On Friday, the United States filed a sealed criminal complaint against Snowden, 29, a former contractor for the National Security Agency, The Washington Post reports. He was charged with espionage, theft, and conversion of government property.
The complaint was filed in the Eastern District of Virginia, where Snowden’s former employer, Booz Allen Hamilton, is based, the Post reports.
A Justice Department spokeswoman declined to comment on the filing.
Snowden, who reportedly is in hiding in Hong Kong, has admitted to leaking top-secret information to Greenwald on the NSA’s telephone and Internet surveillance programs. Snowden uploaded the information to a banned USB drive while working at the NSA operation in Hawaii.
The Guardian also published on Friday more Snowden revelations about the agency that showed British spies are running an online eavesdropping operation so vast that it outstrips even the U.S.’s international Internet surveillance effort.

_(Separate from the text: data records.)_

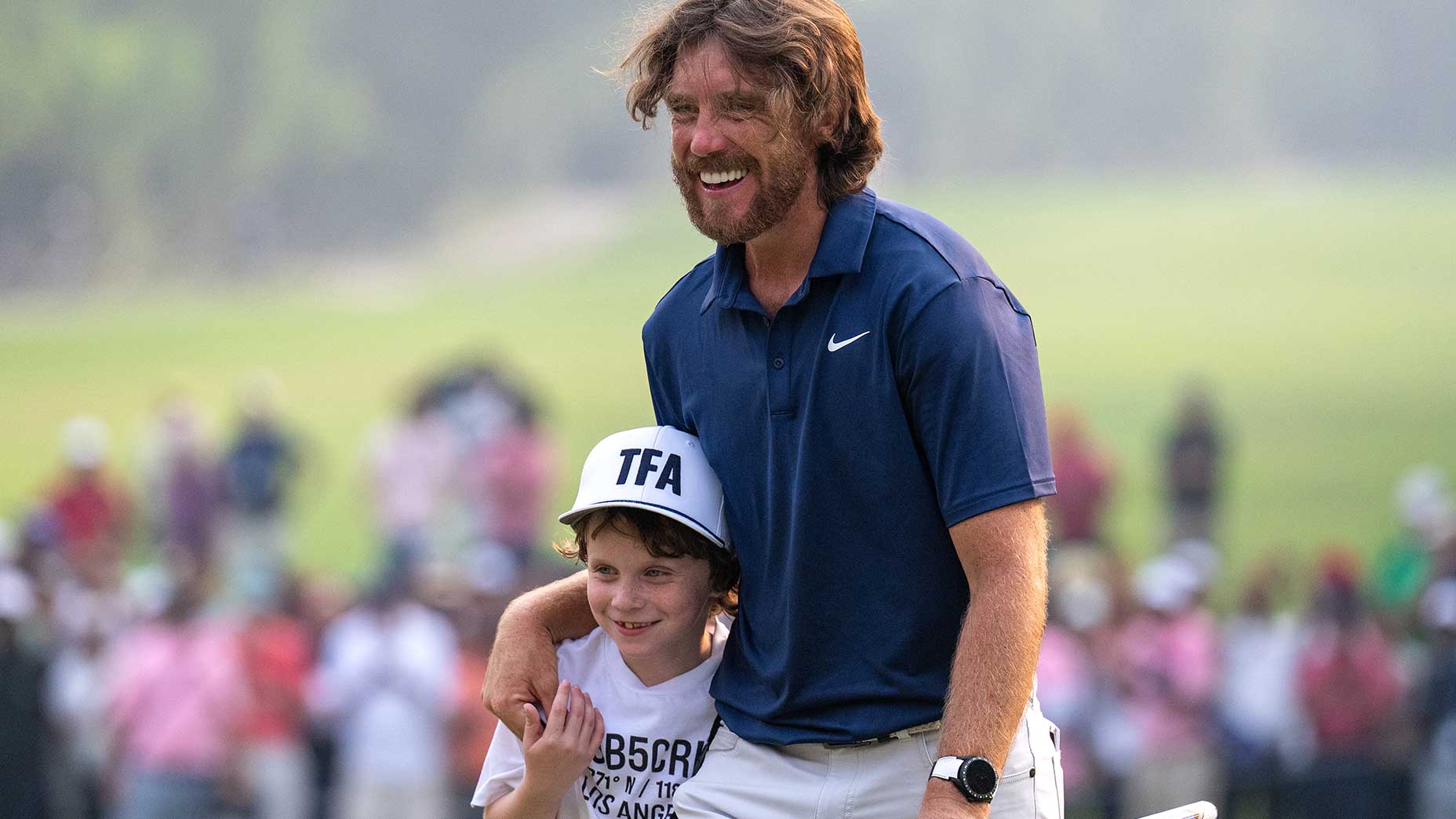 Tommy Fleetwood celebrates with his son, Frankie, after winning the DP World India Championship on Sunday in New Delhi, India.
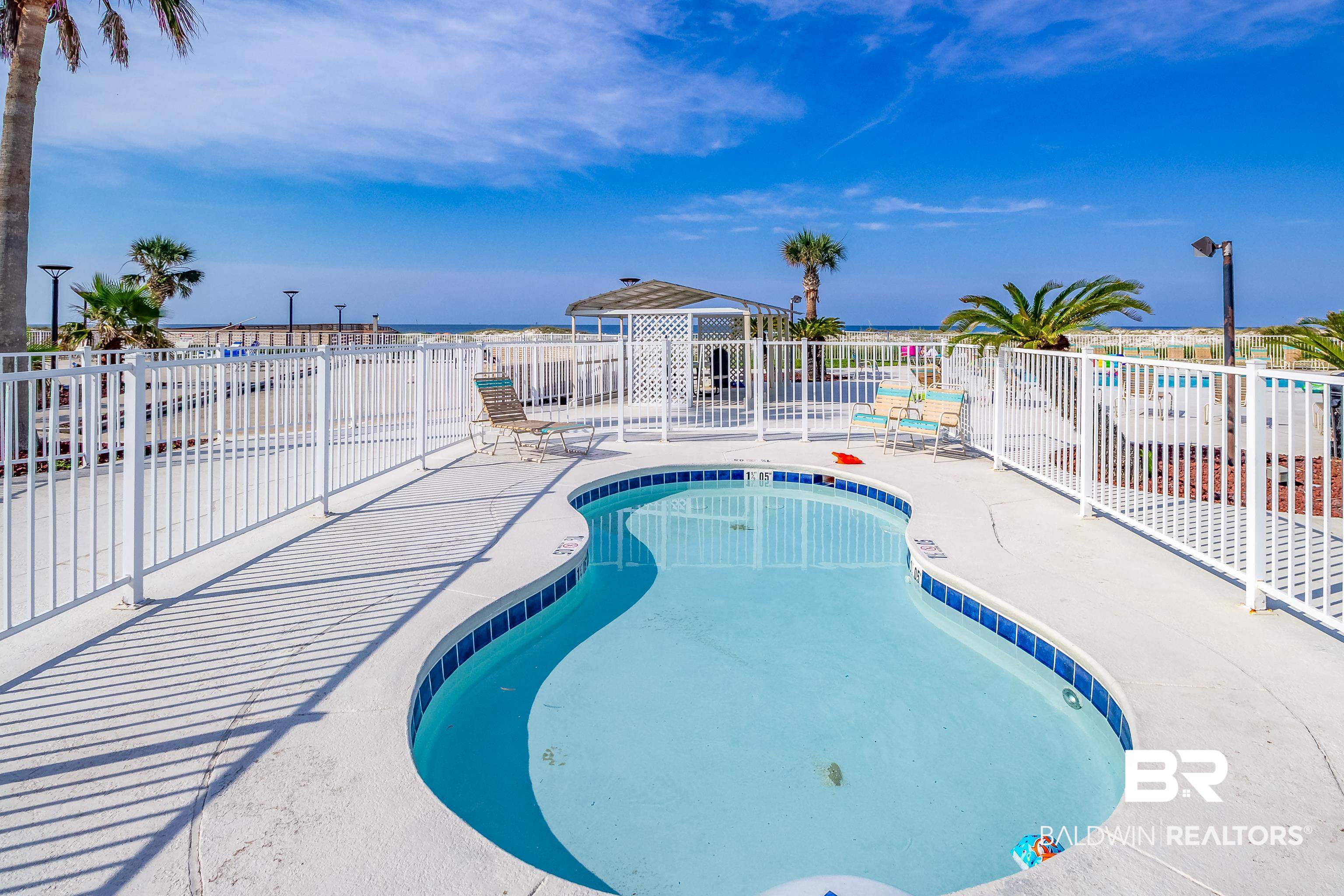 375 Plantation Road, Unit 5514 Gulf Shores, AL 36542 - Photo 28 of 44 Community pool with a patio area and a water view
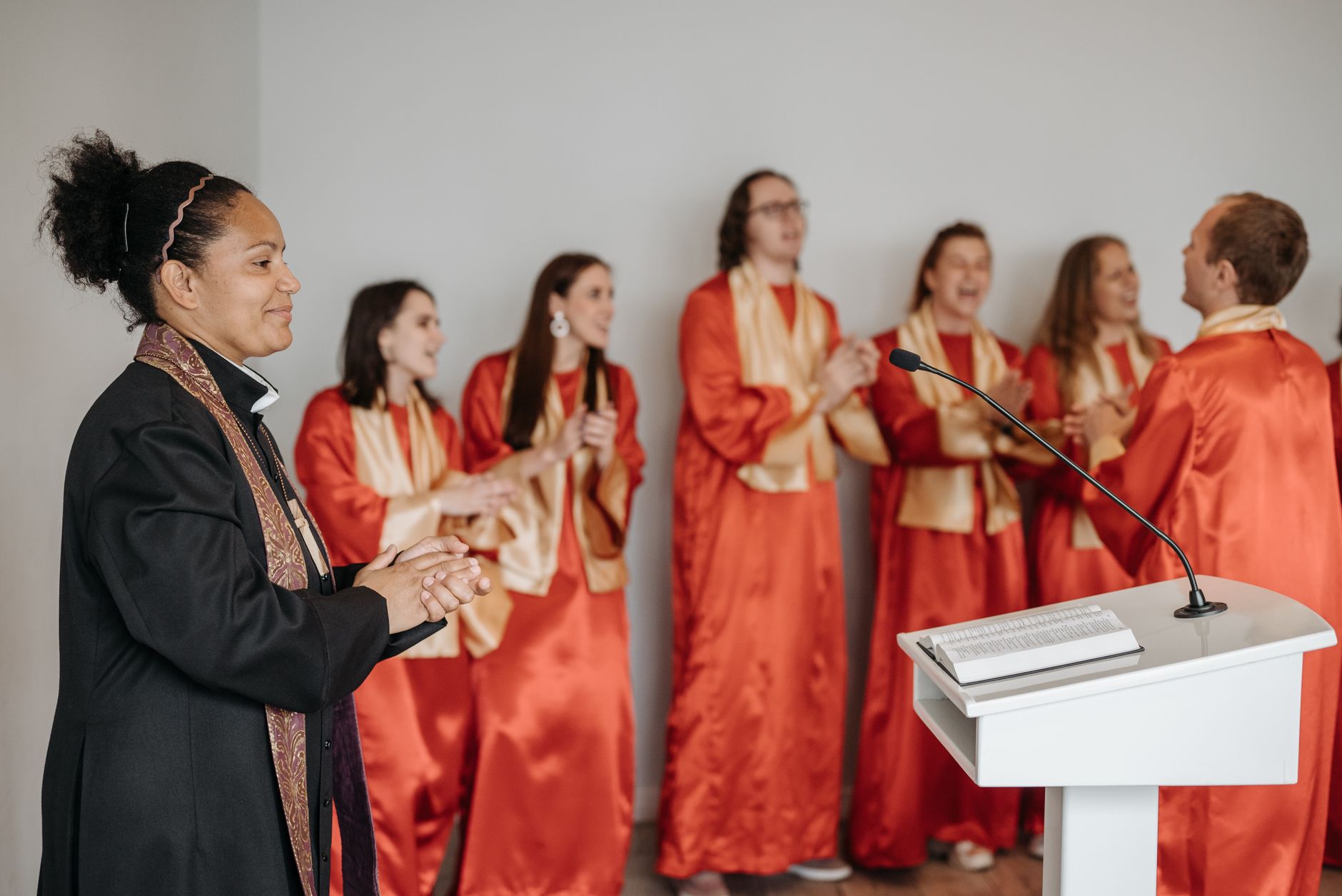 A church choir and pastor leading worship together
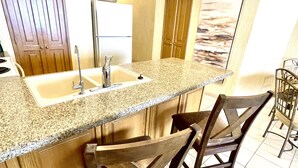A kitchen with granite countertops, a double sink, wooden cabinets, and two bar stools.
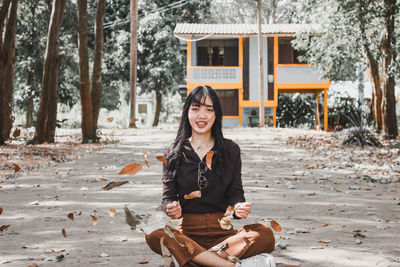 Portrait of smiling young woman sitting outdoors
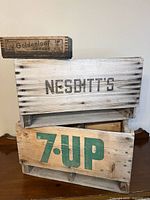 Three crates stacked showing 7UP, Nesbitt’s, Burns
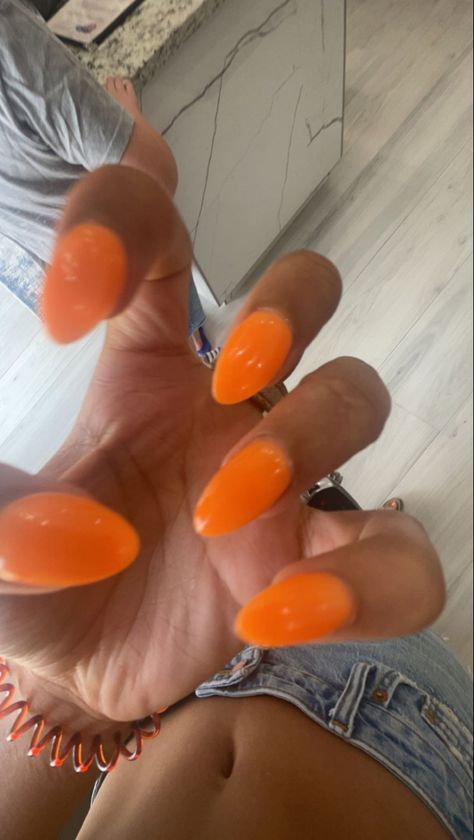 Nail Inspiration Almond Summer, Orange Almond Shaped Acrylic Nails, Sold Color Almond Nails, Cute Light Orange Nails, Nail Inspo April 2024, Solid Color Nails Orange, Summer Acrylic Almond Nails, Almond Shaped Orange Nails, Papaya Orange Nails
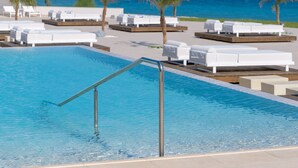 Un espace piscine avec des chaises longues et une vue sur l’océan.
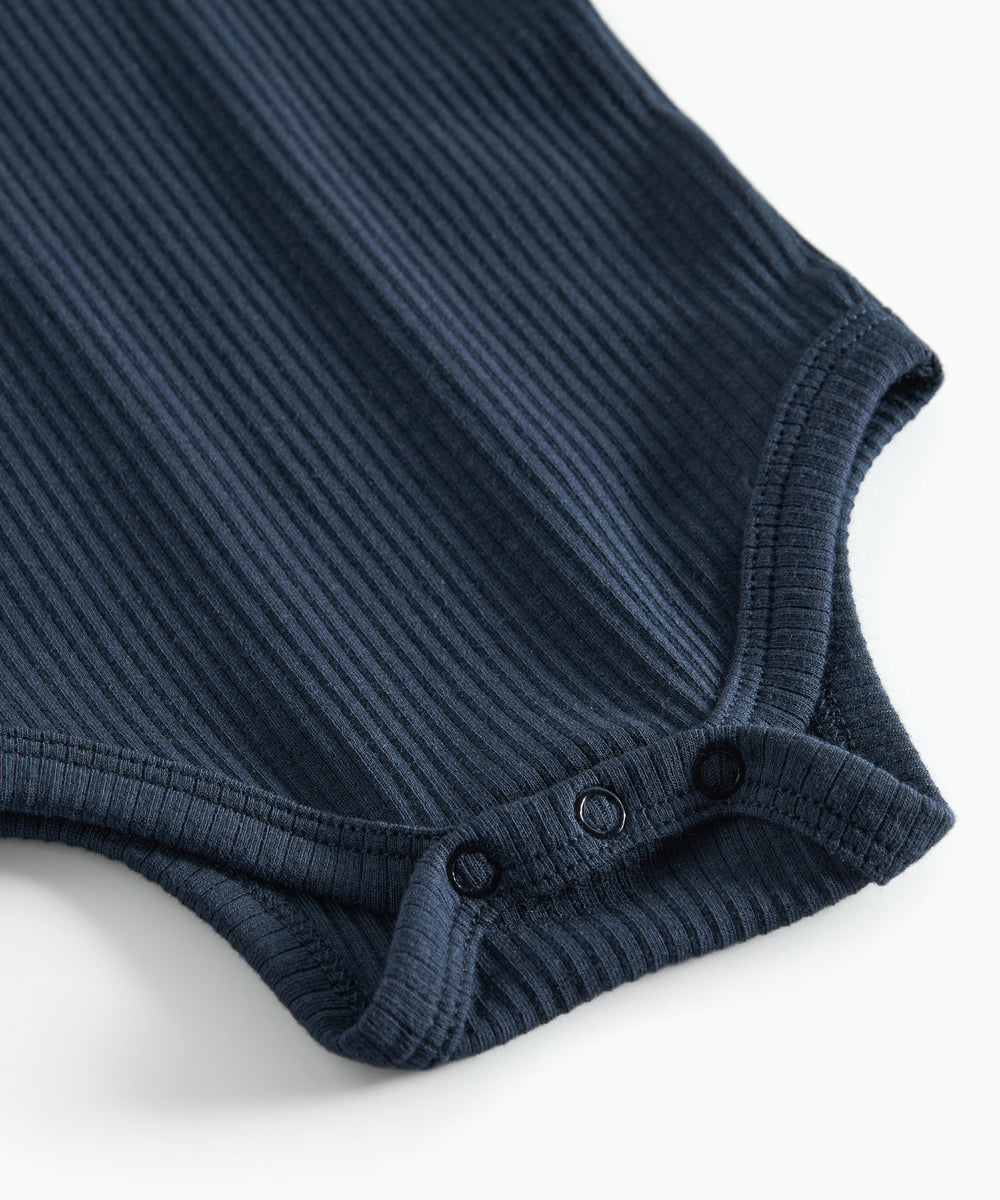 Blå ribstrikket babybody med lange ærmer og knapper mellem benene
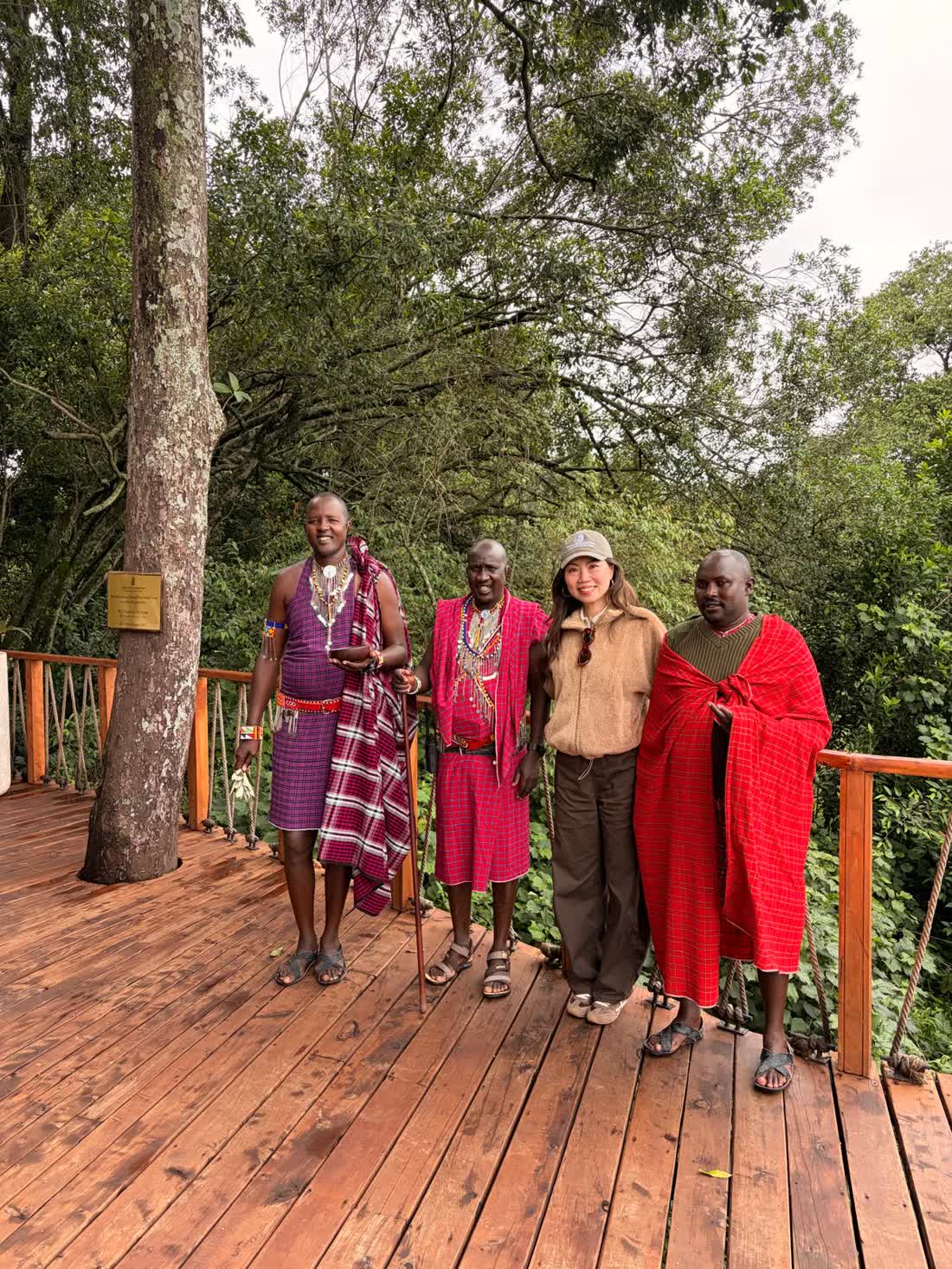 Annie Brent seated outdoors with Maasai community partners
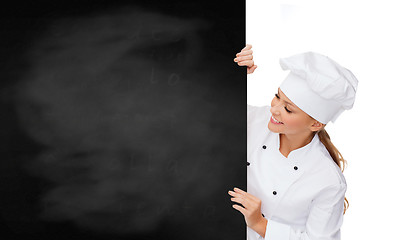 Image showing smiling female chef with white blank board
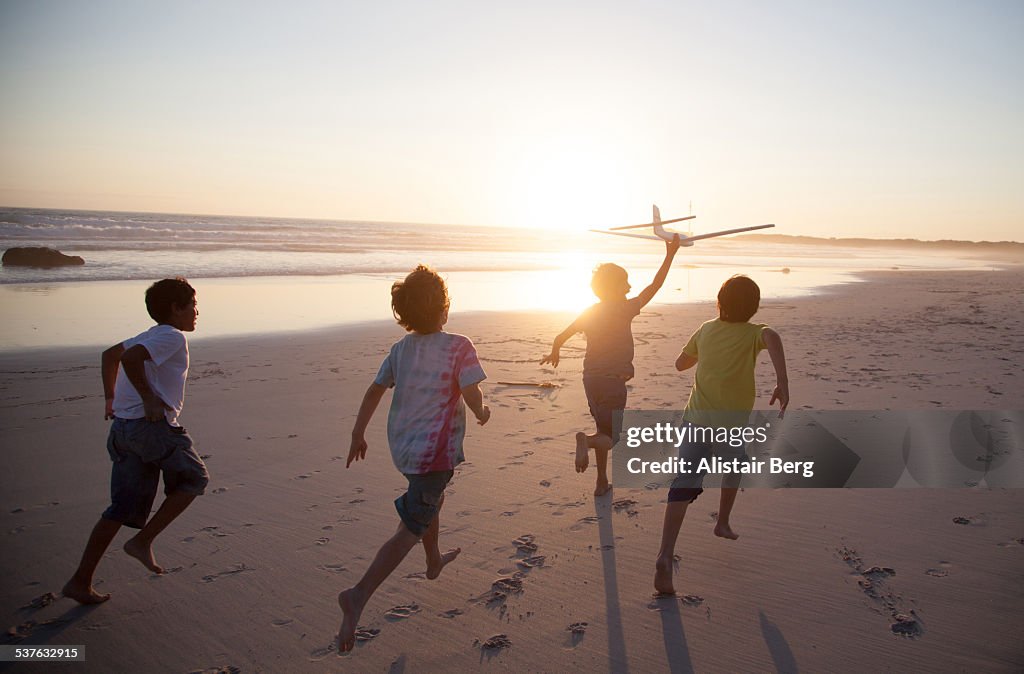 Boys running along beach with a toy plane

In the same CNN interview, senior legal analyst Jeffrey Toobin told Cooper that individuals did not have to solely provide information to foreign governments to be charged under the Espionage Act.
“All it has to be is information given to an unauthorized person that ‘could be used to the injury of the United States,’” Toobin said. “The Obama administration has been much more aggressive in using the Espionage Act for leaks to journalists, as opposed to spying for a foreign country.”
Now, however, begins the “enormously complicated, both legally and diplomatically” process of getting Snowden extradited to the United States for prosecution, Toobin said.
“He is presumably still in Hong Kong. We have an extradition treaty with Hong Kong. Hong Kong, however, is only semi-independent from China — and our extradition treaty with Hong Kong is not airtight,” he said.
“If he can be found in Hong Kong, which is not at all clear — and, if both the Hong Kong and Chinese governments want to turn him over — there could be an extradition proceeding,” Toobin continued. “All of that is enormously complicated and could take a great deal of time, but it all depends on finding him in the first place — and I don’t think that’s been done yet.”
Greenwald, without disclosing Snowden’s whereabouts, said that the American was weighing several options, including the possibility of seeking asylum in Iceland.
“It’s important to realize that there’s lot of support for him in what he did all over the world,” the British journalist told CNN. “People all over the world use the Internet. They’re very concerned about this kind of spying.
“You’re going to see a lot of different options [that] he has from countries and populations around the world who think he did a noble thing and should be protected instead of spending the rest of his life in prison.”